• [EXTRAIT]
= = = =

La Moto Très Grande Vitesse selon Kawasaki

« On fait trois kilomètres à 200 puis à mon signal, on ouvre en grand ». Assis à coté de moi, l’essayeur Kawa me brieffe une dernière fois avant le départ. Dans quelques instants, nous allons parcourir 5 kilomètres en une minute. Et dire que je pensais avoir déjà roulé vite …

Apparue en 2006, la Kawasaki 1400 ZZR est l’héritière d’une longue lignée. Légèrement remaniée en 2008, elle nous revient aujourd’hui dans une version encore plus aboutie et performante qui revendique tout simplement les meilleures accélérations du monde (en moto de série)… Pour faire bonne mesure, Kawasaki nous l’a présentée sur la piste de vitesse la plus rapide du monde : Nardo !

Découverte : Ce qui se voit….

Esthétiquement, la nouvelle ZZR ne tranche pas fondamentalement de l’ancienne. L’air de famille est incontestable. La face avant a cependant été remaniée avec des optiques regroupées en 2 blocs de part et d’autre de l’énorme prise d’air dynamique. Une « grande bouche » familière chez Kawa, qui évoque la voracité du moteur 1450 cm3.

Kawasaki ZZR 1400 2012

Les formes sont plus tendues et de profil on remarque les extractions d’air sensiblement accrues pour améliorer le refroidissement (il y a même un second ventilateur désormais pour la ville). Les silencieux cylindriques chromés ont cédé la place à une paire de volumineuses marmites pentagonales, toutes de noir revêtues. En accessoire, Kawasaki propose, entre autres, une très belle paire de silencieux Akrapovic qui auront sûrement du succès… Enfin la partie arrière remaniée ne cède pas à la mode du minimalisme et conserve au contraire un volume équilibré par rapport à l’avant.

Optique Kawasaki ZZR 1400 2012

Kawasaki ZZR 1400 et Top-Case

Et ce qui ne se voit pas…

A l’intérieur aussi, les changements sont nombreux. A commencer par la cylindrée qui passe de 1352 à 1441 cm3, soit 89 cm3 supplémentaires par une augmentation de la course de 4 mm. Taux de compression augmenté, conduits d’admission remaniés et polis, conduits d’échappement agrandis, arbres cames qui gagnent en levée, filtre à air plus grand et plus perméable et enfin la ligne d’échappement entièrement revue font passer le couple de 15,7 à 16,6 mkg, toujours à 7500 tr/mn et portent la puissance à 200 chevaux en statique. Cerise sur le gâteau, la consommation moyenne serait réduite de 8%! Signalons aussi la boîte renforcée et la démultiplication finale raccourcie d’une dent. Voilà qui promet de belles reprises !

= = = =

• [DONNÉES FOURNIES]
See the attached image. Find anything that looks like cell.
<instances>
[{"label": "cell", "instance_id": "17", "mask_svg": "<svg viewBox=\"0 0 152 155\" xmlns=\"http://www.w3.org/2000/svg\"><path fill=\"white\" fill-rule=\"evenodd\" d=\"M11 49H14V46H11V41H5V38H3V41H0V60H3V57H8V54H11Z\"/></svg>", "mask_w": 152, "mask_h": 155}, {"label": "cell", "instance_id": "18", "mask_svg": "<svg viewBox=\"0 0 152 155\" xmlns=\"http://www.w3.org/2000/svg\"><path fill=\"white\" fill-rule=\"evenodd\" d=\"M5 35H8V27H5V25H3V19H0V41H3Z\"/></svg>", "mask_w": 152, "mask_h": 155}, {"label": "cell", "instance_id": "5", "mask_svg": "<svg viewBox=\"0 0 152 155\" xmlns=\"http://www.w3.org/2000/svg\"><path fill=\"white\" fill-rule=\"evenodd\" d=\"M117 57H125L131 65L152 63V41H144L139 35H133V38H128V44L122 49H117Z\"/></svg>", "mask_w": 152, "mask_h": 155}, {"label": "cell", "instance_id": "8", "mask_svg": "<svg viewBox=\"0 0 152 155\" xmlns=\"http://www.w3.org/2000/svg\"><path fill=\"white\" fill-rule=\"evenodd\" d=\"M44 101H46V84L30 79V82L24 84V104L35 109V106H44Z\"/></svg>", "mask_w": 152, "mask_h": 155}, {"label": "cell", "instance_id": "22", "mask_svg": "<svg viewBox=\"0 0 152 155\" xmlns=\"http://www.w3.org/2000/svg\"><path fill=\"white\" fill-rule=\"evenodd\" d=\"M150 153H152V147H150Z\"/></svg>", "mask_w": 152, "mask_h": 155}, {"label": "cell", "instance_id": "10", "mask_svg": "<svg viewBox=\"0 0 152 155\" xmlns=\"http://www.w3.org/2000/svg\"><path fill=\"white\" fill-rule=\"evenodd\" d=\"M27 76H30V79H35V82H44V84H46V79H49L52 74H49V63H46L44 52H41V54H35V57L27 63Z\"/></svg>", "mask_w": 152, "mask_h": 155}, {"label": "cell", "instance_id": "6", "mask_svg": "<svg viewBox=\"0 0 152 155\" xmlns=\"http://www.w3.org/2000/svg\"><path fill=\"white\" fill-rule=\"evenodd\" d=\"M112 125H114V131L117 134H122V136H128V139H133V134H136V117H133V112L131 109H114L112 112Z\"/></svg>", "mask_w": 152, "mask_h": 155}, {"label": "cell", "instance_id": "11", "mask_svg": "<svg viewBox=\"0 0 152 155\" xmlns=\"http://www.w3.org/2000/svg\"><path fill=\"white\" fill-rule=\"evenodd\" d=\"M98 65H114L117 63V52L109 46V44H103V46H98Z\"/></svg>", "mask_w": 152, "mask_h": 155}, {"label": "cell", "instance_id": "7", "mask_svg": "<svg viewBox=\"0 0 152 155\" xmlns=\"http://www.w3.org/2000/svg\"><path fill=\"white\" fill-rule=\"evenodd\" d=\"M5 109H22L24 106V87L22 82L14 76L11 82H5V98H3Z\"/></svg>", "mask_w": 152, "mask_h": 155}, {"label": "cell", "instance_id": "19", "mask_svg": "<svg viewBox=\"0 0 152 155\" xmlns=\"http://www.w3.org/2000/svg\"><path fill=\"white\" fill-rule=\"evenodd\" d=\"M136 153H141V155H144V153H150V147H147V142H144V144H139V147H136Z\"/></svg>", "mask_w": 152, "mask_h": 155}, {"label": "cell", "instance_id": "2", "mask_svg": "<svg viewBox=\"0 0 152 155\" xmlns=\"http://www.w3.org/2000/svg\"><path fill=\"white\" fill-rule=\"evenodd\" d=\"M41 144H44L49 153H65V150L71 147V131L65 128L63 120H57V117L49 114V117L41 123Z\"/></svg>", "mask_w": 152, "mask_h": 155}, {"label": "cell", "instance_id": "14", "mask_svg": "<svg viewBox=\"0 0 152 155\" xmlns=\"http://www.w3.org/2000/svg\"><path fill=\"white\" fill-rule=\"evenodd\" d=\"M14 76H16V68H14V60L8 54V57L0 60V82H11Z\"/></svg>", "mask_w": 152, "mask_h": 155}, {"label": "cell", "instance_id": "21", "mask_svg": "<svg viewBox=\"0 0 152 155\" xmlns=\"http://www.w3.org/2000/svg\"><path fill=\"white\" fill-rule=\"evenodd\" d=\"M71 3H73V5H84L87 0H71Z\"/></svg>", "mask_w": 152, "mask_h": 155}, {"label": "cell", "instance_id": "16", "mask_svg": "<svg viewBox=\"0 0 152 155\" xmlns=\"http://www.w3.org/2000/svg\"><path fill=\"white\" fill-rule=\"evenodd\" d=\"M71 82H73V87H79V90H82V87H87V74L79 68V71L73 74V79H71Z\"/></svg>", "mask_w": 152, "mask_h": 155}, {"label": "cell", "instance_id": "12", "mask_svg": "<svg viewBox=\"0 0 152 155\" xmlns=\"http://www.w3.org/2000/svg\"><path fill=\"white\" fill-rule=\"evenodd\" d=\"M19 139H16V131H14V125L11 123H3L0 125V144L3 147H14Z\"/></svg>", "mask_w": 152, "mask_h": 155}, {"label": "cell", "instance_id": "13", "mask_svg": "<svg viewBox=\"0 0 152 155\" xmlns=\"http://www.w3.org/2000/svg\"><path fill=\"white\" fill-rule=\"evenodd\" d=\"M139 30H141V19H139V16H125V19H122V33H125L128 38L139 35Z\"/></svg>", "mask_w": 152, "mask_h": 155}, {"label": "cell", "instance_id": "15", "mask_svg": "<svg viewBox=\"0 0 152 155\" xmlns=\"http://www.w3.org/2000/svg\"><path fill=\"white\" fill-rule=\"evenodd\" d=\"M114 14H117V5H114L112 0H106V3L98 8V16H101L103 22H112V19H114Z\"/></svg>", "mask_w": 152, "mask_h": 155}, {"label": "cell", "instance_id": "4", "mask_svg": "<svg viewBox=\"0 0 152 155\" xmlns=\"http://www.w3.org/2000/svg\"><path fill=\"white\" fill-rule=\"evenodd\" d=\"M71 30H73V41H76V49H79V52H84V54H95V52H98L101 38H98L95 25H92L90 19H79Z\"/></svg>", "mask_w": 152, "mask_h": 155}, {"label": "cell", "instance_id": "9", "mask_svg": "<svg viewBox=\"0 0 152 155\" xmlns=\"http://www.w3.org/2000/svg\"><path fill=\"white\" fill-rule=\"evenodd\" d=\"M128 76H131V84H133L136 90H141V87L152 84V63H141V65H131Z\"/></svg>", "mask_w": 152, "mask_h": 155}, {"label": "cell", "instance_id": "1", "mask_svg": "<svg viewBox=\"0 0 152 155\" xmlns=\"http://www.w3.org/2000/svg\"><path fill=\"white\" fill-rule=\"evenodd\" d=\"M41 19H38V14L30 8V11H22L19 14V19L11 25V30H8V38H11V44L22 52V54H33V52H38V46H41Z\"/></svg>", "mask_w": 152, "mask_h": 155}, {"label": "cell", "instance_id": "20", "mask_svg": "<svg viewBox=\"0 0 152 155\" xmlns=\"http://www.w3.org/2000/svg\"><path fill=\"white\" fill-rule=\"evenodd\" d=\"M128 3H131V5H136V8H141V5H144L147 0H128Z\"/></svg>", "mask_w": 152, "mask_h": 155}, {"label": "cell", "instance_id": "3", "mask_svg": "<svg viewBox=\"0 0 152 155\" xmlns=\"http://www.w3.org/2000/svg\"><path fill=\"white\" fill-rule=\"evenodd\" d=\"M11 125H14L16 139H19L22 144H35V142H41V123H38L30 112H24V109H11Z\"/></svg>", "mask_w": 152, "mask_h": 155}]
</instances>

= = = =

• [CONSIGNES]
(a) Répondez à ces questions d'après l'article sur la ZZR 1400 :
(i) En quelle année la Kawasaki 1400 ZZR est-elle apparue ?
(ii) Sur quelle piste Kawasaki a-t-elle présenté la moto ?
(iii) De combien de cm3 la cylindrée augmente-t-elle ?
(b) Reproduisez tel quel, s'il vous plaît, le passage de l'article sur la ZZR 1400 qui commence par les mots « Apparue en 2006, la » et se termine par « du monde : Nardo ! ».
(c) Reprenez l'article sur la ZZR 1400 à l'endroit où il s'arrête et poursuivez-le.
Ces données viennent d'une autre source.

• [RÉPONSES]
(a)
(i) En 2006.
(ii) Sur la piste de Nardo.
(iii) De 89 cm3, passant de 1352 à 1441 cm3.

(b)
Apparue en 2006, la Kawasaki 1400 ZZR est l’héritière d’une longue lignée. Légèrement remaniée en 2008, elle nous revient aujourd’hui dans une version encore plus aboutie et performante qui revendique tout simplement les meilleures accélérations du monde (en moto de série)… Pour faire bonne mesure, Kawasaki nous l’a présentée sur la piste de vitesse la plus rapide du monde : Nardo !

(c)
Kawasaki ZZR 1400 et Top-Case

En selle

Une fois installé sur la 1400 ZZR 2012 on retrouve un univers connu, mais de petites choses ont changées, un peu comme si quelqu’un s’était introduit chez vous et avait déplacé quelques bibelots pour attirer votre attention. Commençons par la position de conduite, un agréable compromis entre sport et GT, mais pas mal allongé tout de même. En effet, les ingénieurs ont travaillé l’intégration du pilote dans la moto. Le nouveau guidon est désormais légèrement plus étroit, tout comme le réservoir aminci au niveau des genoux. Les repose-pieds sont abaissés et le profil de la selle est redessiné. Rappelons justement qu’une des particularités de la grosse Kawasaki est de disposer d’un châssis coque. Une solution qui permet d’optimiser le volume de la moto, puisque ici l’espace d’ordinaire perdu par les énormes doubles longerons sert de caisson de filtre à air. La moto s’en trouve plus étroite, ce qui n’est pas anodin quand on veut rouler à 300 km/h… De fait, rapport à sa cylindrée et à la capacité de son réservoir (22 litres) la 1400 ZZR est accueillante pour son pilote qui garde les genoux relativement serrés.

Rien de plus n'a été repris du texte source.